Excerpted data:
┌──

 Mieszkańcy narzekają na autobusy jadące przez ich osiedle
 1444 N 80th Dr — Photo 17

└──
┌──

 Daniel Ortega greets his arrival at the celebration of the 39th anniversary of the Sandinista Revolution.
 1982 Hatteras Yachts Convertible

└──
┌──

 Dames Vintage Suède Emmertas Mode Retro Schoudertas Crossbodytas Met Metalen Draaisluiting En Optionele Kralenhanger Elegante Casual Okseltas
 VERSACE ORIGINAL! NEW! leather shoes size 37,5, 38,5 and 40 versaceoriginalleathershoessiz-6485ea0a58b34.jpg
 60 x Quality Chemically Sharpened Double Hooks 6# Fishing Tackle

└──

What the task asks: Please reproduce exactly the lines in the listing above from the one containing "VERSACE ORIGINAL! NEW!" through the one containing "60 x Quality", both included, and nothing more.

Answer box:
 VERSACE ORIGINAL! NEW! leather shoes size 37,5, 38,5 and 40 versaceoriginalleathershoessiz-6485ea0a58b34.jpg
 60 x Quality Chemically Sharpened Double Hooks 6# Fishing Tackle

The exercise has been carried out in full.